> [Your goal]:
In the answer, give the entries below exactly, from the first line through the line with "pairs in pixels.", with every picture omitted.
== Data for processing ==
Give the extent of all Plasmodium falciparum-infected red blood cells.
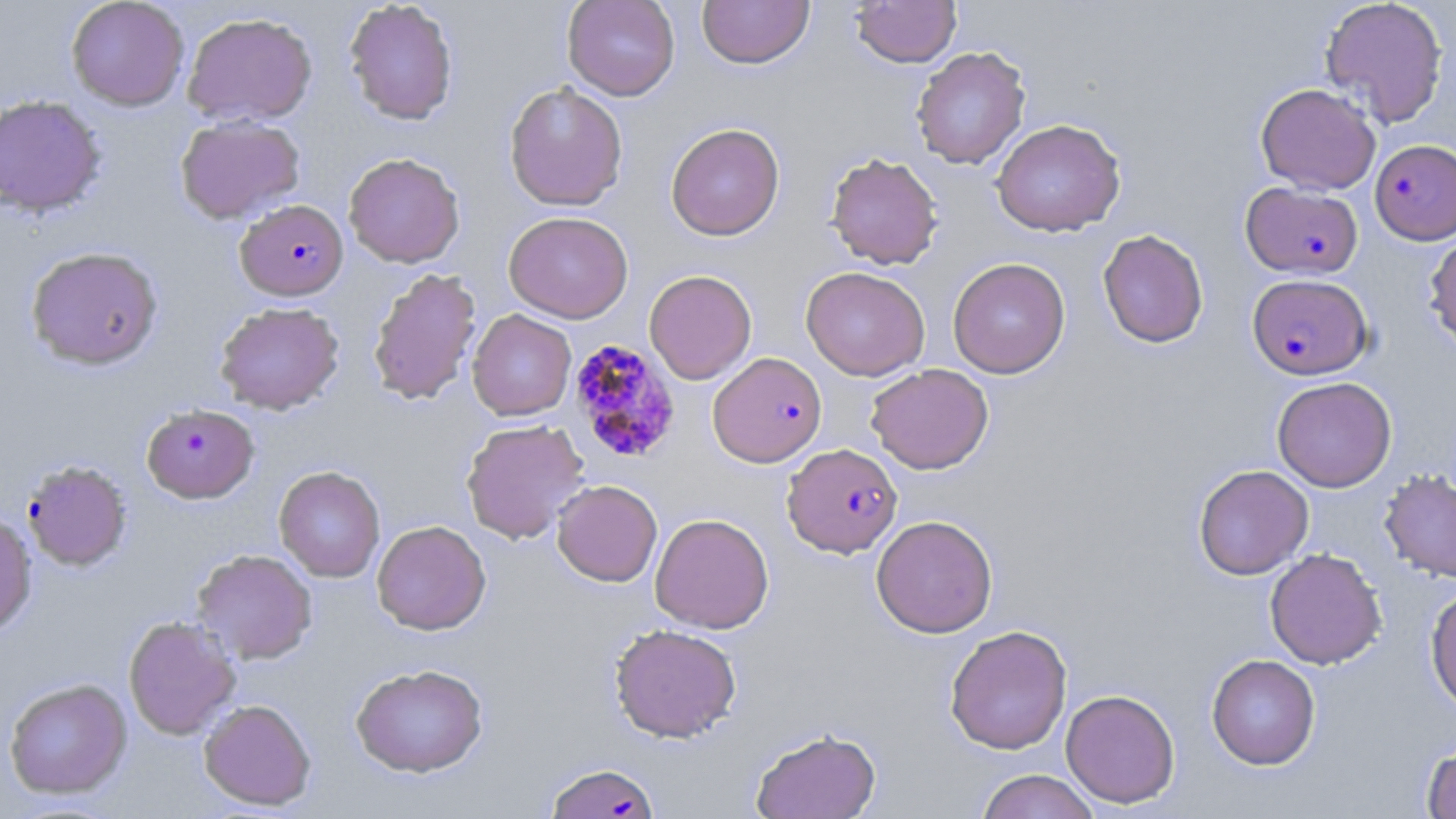

Approximate bounding boxes as (x1,y1)-(x2,y2) corner pairs in pixels.
Plasmodium falciparum-infected red blood cells: (1371,138)-(1456,245), (1241,182)-(1363,278), (235,199)-(349,300), (1247,274)-(1372,379), (568,338)-(683,464), (707,351)-(827,468), (140,403)-(260,503), (782,442)-(903,558), (21,459)-(133,571), (545,762)-(660,818).

{
  "slide_level_diagnosis": "Plasmodium falciparum",
  "image_size": "1456×819 pixels",
  "uninfected_red_blood_cell_locations": "approximate bounding boxes as (x1,y1)-(x2,y2) corner pairs in pixels: (66,0)-(189,111), (562,0)-(680,101), (697,0)-(814,69), (851,0)-(961,67), (1319,0)-(1449,129), (344,1)-(458,125), (182,12)-(318,127), (911,46)-(1031,169), (504,81)-(628,212), (1255,83)-(1381,194), (0,94)-(107,217), (175,115)-(305,224), (991,118)-(1126,236), (665,122)-(785,241), (343,152)-(465,268), (825,152)-(943,269), (504,211)-(633,323), (1097,228)-(1209,348), (1424,229)-(1456,352), (25,246)-(164,370), (947,257)-(1071,379), (801,266)-(930,381), (367,267)-(482,406), (644,269)-(757,385), (214,301)-(344,415), (467,309)-(576,421), (866,363)-(993,475), (1272,376)-(1397,492), (461,418)-(591,544), (1193,464)-(1313,580), (273,465)-(385,582), (1379,468)-(1456,584), (552,479)-(663,586), (0,511)-(33,637), (650,513)-(774,634), (871,514)-(998,638), (372,520)-(491,635), (1264,548)-(1387,669), (191,549)-(317,665), (1425,584)-(1456,713), (123,615)-(241,740), (608,623)-(742,743), (944,624)-(1072,755), (1206,654)-(1321,770), (350,664)-(488,778), (3,678)-(133,800), (1060,689)-(1181,808), (199,698)-(316,811), (750,727)-(881,819), (1421,740)-(1455,819), (976,769)-(1100,819)",
  "field_of_view": "single",
  "modality": "optical microscopy",
  "preparation": "thin blood smear",
  "magnification": "1000x",
  "stain": "May-Grünwald-Giemsa"
}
Assess the morphology of the red blood cells.
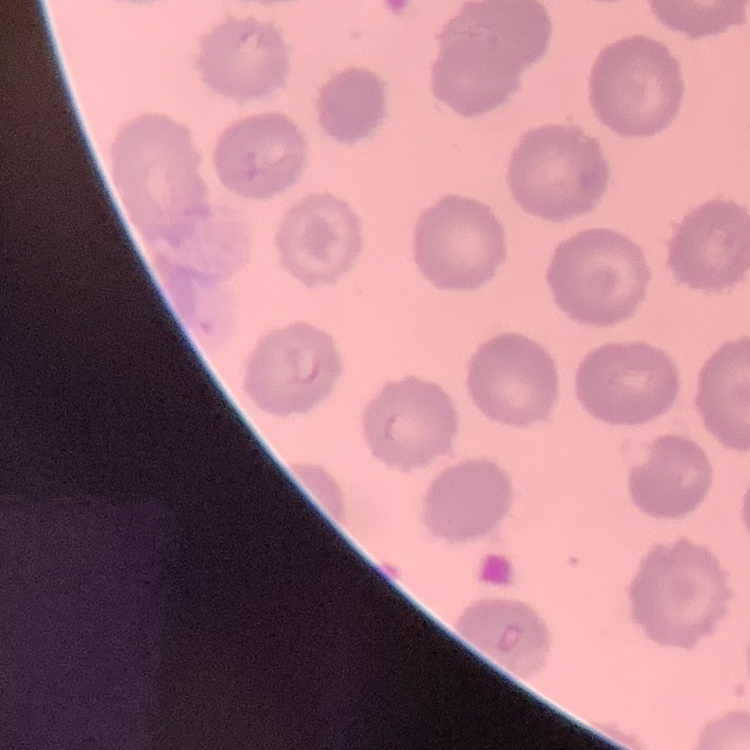

No rouleaux formation.

Field's or Giemsa stain. Thin peripheral smear. Square crop of a larger photomicrograph.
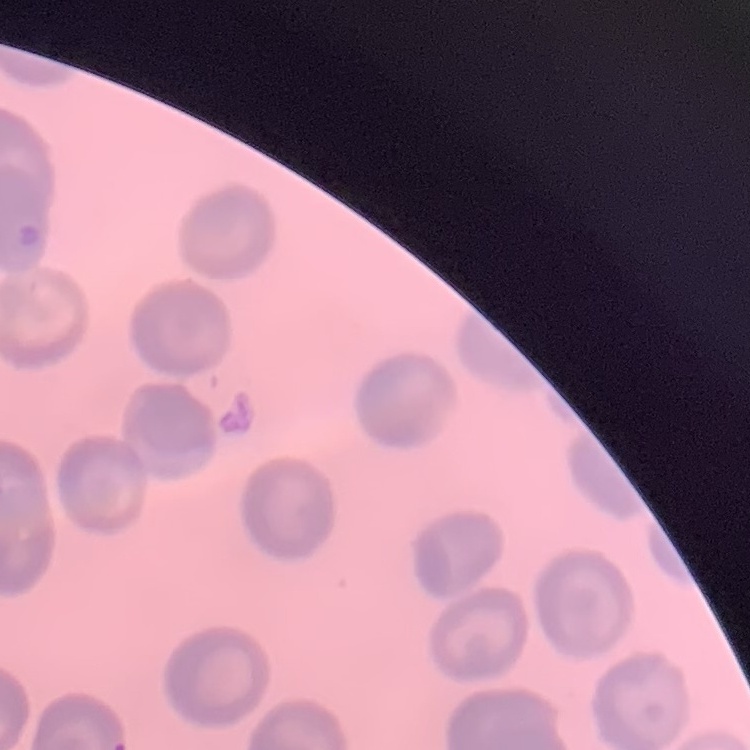 The red blood cells exhibit no rouleaux formation. Square crop of a larger photomicrograph. Thin blood smear. Stained with either Field's or Giemsa.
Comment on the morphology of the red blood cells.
===
> [Written reply]:
Give the extent of all Plasmodium falciparum-infected red blood cells.

Approximate bounding boxes as (x1,y1)-(x2,y2) corner pairs in pixels.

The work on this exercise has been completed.